Passage:
%%

By Titilola Akinlawon, SAN
Are “Such other courts” inferior courts and do they dispense inferior justice?”
This, to my mind, is the summation of this novel book written by an erudite Jurist, Chief Magistrate Kikelomo Ayeye of the Lagos State Judiciary.
This book titled: Such Other Court’: Inferior Court? Inferior Justice printed and published by LifeGate Publishing Co. Ltd, has about 160 pages starting with the beautiful glossy black covered page with the gold lettering, a Dedication page where the author dedicated the book to God Almighty, all Nigerian Lower Court Judges and Justices retired or still serving, tirelessly and righteously in the temple of justice as well as all ministers in the Nigerian temple of justice.
Of course, as expected of a seasoned jurist, the next page contains a disclaimer from any liability for errors, inaccuracies, omissions, or any inconsistencies in the book.
The next page is the foreword written by Festus Keyamo, SAN, Minister of State, Labour and Employment who wrote: “The author of this book has drawn from her experiences as a Magistrate, who has presided these other courts to x-ray the personnel, infrastructural and funding challenges of these courts. It is obvious that our judicial system is in dire need of reform… I must commend the author for daring to venture into this often forgotten area of our jurisprudence…”
The author gave us a peep into what inspired her under the heading: My Inspiration which is stated as follows: “I think the first duty of society is justice. -Alexander Hamilton.
The next page is the table of contents. The book has a Preface at page XI titled: My passion for justice and a Prologue: My unforgettable encounter with inferior Courts on Page XIV.
These two write-ups by the author before the substantive writing allows the reader to see what drives the author to strive to dispense justice in her courtroom without fear or favour and as an “impartial judge” as best as she can be.

%%

What you need to do:
[A] According to the book review, who wrote the foreword to the book?
[B] Decide whether each statement agrees with the book review, and answer yes or no for each. Support each answer with the deciding words from the review, quoted exactly.
(i) The book runs to about 160 pages.
(ii) The author dedicated the book to the Chief Justice of Nigeria.
(iii) The Preface appears on page XIV.
[C] Write the next part of the book review, beginning after its last sentence.
None of the rows are needed for these tasks.

Supplied information:
%%

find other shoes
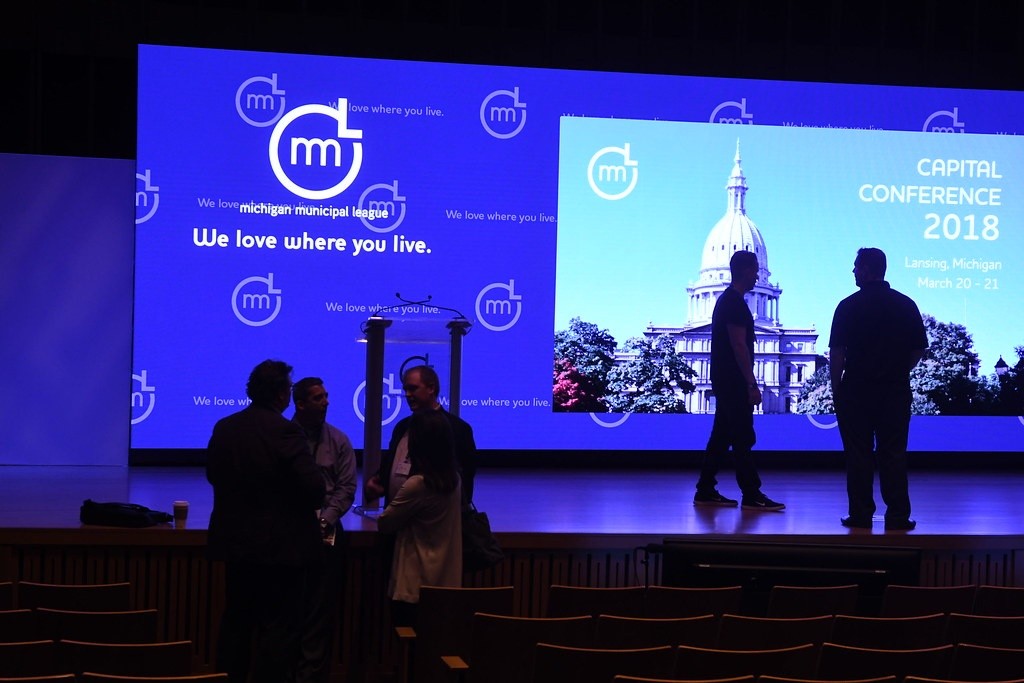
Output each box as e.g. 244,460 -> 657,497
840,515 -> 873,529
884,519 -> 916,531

%%
%%

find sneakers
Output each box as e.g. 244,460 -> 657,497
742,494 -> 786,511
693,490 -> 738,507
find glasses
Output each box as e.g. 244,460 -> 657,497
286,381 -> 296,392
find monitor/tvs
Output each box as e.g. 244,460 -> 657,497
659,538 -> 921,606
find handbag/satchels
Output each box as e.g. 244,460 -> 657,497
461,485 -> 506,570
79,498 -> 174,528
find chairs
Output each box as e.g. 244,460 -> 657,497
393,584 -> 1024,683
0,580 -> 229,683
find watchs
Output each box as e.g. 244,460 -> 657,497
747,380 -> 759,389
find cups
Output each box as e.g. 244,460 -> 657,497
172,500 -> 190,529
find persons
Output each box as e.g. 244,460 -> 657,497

%%

Results for the exercise:
[A] Festus Keyamo, SAN, Minister of State, Labour and Employment, wrote the foreword.

[B]
(i) Yes: "has about 160 pages"
(ii) No: "the author dedicated the book to God Almighty, all Nigerian Lower Court Judges and Justices retired or still serving"
(iii) No: "The book has a Preface at page XI"

[C]
In relating her history, the author stated that she was fascinated by her visits to Magistrate Courts during her compulsory Law Office Attachment by the Nigerian Law School in 1992, where even though the building, housing the courts were ancient with unkempt furniture, she was amazed that the courts were filled with real people with real issues.
Having found that it takes a serious person to judge right and that it is a godly calling, she applied and was appointed a Magistrate in the Lagos State Judiciary in 1999.
The book has only three chapters, but each chapter is divided into parts, Chapter 1 with the heading: Understanding Courts of Limited Jurisdiction, has four parts under the following subheadings:
Part One: Historical underpinnings of the Court System in Nigeria. Part Two: Constitutional Underpinning of the Court and Judicial System in Nigeria. Part Three: Nigeria’s such other Courts. Part Four: Judicial Independence.
Chapter 2 titled: Access to Justice with only one part referred to as Part five with the heading: Accessing Justice before Courts of Limited Jurisdiction in Nigeria.
Chapter 3 carries the title: Call for Reform with three parts.
Part Six: Philosophy behind Reform of Courts of Limited Jurisdiction in Nigeria.
Part Seven: Nigerian Judicature Reform.
Part Eight: Summary and Conclusion.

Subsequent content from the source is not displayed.